The instant he sat down, he had all three cats at his feet, paws up on his legs, meowing insistently. Well, the black one, the calico, and at least a dozen of the catmallows.

“Ohmygosh, Sensei, your cats are so cute!” Hagakure squealed, momentarily distracted from the ongoing fight for hot food. Her words distracted almost everyone else, though Sensei, as usual, seemed impervious to their excitement.

“Put yourself back together,” he told the catmallows sternly, “and bring me the box.”

Pretty much the whole class gasped when the catmallows started leaping into each other and fusing back into larger cats. Denki could hear Midoriya mumbling something about exponents, which made Denki’s head hurt just thinking about it.

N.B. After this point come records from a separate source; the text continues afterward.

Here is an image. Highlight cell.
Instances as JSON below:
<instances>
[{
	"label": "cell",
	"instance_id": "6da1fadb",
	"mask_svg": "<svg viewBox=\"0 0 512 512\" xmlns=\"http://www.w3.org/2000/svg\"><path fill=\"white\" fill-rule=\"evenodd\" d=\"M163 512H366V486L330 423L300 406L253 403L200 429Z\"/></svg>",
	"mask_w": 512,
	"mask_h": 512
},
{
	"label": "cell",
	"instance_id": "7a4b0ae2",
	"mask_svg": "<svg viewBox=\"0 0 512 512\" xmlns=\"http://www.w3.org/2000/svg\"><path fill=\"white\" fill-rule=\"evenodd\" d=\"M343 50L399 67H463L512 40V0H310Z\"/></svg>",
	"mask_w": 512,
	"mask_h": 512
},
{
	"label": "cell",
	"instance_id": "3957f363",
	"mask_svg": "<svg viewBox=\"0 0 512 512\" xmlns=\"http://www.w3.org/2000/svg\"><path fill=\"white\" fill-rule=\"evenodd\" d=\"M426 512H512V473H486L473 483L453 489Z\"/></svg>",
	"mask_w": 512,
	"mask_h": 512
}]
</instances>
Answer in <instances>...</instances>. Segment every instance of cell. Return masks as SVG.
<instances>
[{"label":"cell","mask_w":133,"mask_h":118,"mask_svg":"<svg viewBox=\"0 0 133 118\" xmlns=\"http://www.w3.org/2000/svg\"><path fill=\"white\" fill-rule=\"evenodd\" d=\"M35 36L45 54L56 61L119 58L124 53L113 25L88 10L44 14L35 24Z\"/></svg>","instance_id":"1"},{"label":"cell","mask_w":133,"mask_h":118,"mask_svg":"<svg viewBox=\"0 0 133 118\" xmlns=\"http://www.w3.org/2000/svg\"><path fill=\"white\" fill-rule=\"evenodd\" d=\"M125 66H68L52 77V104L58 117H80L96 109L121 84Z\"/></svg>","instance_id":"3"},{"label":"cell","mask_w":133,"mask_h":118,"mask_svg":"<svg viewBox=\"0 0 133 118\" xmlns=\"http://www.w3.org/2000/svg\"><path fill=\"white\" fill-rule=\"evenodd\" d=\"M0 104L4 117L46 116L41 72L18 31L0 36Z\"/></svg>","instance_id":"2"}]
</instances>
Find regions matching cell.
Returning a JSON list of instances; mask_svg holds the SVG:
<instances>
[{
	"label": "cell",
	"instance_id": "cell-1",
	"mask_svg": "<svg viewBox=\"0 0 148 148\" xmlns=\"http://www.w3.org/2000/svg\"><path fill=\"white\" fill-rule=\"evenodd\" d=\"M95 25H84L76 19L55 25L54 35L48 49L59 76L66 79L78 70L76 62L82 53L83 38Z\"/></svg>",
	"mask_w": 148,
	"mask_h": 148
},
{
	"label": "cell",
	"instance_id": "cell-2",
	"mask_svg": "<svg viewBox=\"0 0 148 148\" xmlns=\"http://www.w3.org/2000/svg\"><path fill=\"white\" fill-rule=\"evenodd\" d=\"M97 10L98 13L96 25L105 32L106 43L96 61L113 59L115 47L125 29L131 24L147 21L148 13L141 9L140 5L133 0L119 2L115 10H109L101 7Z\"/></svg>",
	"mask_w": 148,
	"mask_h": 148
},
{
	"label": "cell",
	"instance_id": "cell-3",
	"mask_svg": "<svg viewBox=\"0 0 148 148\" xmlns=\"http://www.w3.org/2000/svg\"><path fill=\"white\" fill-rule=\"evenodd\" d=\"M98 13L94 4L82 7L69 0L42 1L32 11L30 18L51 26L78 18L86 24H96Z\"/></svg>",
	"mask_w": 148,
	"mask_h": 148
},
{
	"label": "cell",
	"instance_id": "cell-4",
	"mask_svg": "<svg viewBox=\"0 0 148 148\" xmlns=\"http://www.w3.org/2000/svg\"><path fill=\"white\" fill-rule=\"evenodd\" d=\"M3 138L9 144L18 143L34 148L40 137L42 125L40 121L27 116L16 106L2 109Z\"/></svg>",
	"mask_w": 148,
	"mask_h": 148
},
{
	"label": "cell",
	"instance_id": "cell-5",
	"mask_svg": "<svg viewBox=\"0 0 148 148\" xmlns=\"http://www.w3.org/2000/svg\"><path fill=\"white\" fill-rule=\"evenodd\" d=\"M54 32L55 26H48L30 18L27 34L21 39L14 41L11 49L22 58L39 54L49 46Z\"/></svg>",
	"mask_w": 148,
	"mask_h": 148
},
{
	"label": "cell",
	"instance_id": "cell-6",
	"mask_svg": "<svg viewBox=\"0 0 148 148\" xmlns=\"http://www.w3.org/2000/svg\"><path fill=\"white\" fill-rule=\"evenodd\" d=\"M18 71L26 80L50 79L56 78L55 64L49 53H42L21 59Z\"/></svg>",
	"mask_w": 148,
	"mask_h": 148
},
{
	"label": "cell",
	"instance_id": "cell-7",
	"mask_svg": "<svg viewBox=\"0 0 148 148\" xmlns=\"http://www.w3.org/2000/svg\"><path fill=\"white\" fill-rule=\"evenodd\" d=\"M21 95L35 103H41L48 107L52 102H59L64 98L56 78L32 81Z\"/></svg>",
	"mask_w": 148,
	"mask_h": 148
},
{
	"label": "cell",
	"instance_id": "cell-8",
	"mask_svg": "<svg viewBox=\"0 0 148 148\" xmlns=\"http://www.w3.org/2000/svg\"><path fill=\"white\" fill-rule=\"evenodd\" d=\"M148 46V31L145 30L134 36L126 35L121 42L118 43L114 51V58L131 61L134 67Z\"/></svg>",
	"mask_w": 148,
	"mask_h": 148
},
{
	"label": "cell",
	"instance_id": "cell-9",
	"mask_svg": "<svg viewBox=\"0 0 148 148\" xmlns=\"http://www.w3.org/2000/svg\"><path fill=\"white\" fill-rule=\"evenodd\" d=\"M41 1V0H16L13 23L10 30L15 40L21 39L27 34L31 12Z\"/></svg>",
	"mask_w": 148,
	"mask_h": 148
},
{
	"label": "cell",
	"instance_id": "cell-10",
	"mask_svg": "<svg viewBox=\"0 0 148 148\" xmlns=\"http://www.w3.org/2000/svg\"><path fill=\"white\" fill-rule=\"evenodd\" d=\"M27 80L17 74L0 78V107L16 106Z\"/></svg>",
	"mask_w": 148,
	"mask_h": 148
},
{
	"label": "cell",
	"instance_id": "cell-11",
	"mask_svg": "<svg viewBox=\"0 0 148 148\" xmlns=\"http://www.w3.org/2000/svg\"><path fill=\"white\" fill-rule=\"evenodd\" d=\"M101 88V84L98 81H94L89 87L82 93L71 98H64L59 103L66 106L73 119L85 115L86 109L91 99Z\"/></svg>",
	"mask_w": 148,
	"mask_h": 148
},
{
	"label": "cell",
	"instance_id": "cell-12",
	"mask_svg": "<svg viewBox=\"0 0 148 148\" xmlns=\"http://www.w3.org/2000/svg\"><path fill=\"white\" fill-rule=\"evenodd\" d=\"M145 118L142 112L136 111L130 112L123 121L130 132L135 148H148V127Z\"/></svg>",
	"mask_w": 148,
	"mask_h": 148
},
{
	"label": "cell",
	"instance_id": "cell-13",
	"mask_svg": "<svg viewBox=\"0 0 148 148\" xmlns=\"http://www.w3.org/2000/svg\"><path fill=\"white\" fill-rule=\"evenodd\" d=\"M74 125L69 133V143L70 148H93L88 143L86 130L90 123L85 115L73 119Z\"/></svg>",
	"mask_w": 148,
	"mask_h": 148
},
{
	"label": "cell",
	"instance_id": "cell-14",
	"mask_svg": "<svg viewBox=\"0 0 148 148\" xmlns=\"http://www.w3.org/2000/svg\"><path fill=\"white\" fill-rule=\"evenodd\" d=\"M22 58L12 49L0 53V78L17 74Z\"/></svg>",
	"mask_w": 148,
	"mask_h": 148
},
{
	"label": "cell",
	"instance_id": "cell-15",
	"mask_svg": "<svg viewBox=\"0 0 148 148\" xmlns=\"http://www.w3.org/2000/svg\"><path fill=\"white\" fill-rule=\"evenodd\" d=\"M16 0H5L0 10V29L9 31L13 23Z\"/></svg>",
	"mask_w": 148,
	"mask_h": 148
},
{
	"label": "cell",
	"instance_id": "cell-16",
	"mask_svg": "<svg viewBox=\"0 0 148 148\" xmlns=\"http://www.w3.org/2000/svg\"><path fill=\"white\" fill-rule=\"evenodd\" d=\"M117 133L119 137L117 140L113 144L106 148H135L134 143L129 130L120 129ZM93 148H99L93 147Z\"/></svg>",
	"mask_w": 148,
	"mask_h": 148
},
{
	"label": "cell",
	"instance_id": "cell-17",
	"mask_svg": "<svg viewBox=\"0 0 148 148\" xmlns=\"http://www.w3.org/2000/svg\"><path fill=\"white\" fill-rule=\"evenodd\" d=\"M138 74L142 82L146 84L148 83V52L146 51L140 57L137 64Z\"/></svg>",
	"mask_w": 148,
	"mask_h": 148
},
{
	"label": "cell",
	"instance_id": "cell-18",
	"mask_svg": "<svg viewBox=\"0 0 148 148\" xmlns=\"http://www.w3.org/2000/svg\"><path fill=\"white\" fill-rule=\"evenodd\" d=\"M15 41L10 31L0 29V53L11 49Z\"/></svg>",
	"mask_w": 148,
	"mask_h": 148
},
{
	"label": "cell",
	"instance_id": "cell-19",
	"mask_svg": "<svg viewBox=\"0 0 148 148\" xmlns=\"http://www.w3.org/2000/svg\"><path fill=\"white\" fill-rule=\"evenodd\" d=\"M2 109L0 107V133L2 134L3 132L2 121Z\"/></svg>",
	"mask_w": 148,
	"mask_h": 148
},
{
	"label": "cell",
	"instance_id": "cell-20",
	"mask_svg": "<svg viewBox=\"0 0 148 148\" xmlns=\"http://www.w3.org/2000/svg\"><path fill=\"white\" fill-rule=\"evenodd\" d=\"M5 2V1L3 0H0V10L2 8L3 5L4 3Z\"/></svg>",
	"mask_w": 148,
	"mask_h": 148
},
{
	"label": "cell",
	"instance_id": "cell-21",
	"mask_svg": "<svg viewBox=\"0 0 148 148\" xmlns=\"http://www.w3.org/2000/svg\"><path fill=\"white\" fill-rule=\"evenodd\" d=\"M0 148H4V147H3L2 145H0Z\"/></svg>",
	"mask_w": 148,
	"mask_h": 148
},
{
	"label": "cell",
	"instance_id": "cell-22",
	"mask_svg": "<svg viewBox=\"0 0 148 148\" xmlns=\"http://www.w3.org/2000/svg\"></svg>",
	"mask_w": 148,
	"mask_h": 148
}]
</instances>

The last catmallow – still hanging around Denki’s feet – joined the party, and in only a few seconds, they had melded into eight, then four, then two, and then finally the one huge orange tabby. The second it had formed back up, the orange cat darted for the door. Denki watched it disappear through the cat flap with a distant sort of curiosity.

“What are their names, Sensei?” Mina demanded, on her knees practically under the table and currently getting chewed on by the calico.

“That one’s Missy, short of Missile Launcher,” Aizawa-Sensei said without an ounce of emotion in his voice, “the black one is Baby, short for Baby Demon.” The orange one reappeared with the handle of a sturdy plastic container gripped in its mouth, and Aizawa-Sensei hesitated.

“What about that one?”

“Her name used to be Little Bastard,” Aizawa-Sensei said cagily.

All of them knew for a fact that Aizawa-Sensei would not call a cat ‘Little Bastard’ in front of Eri.

“What’s her name now?” Mina pressed, sensing weakness. Unfortunately for her, Aizawa-Sensei had never felt weakness a moment in his life.

“Present Mic renamed her Bakugowo, because it means the same thing,” he answered ruthlessly.

Bakugowo chose that moment to trip over her own paws and almost faceplant on the floor. She meowed mournfully and stared at Aizawa-Sensei with dark, pleading eyes.

“I can’t stand up, Bakugowo, figure it out yourself.”

She did, eventually, figure it out herself, and Denki couldn’t tell whether he wanted to watch the cat’s obvious glee as Aizawa-Sensei retrieved a treat stick from the box she’d been carrying, or Bakugou’s slowly-reddening face as he tried to decide whether he should be thrilled or furious.

As it was Bakugou, he inevitably defaulted to furious.

Denki shrugged, snagged a bowl of noodles for himself, and scampered away to the other eating area. Not his problem, this time.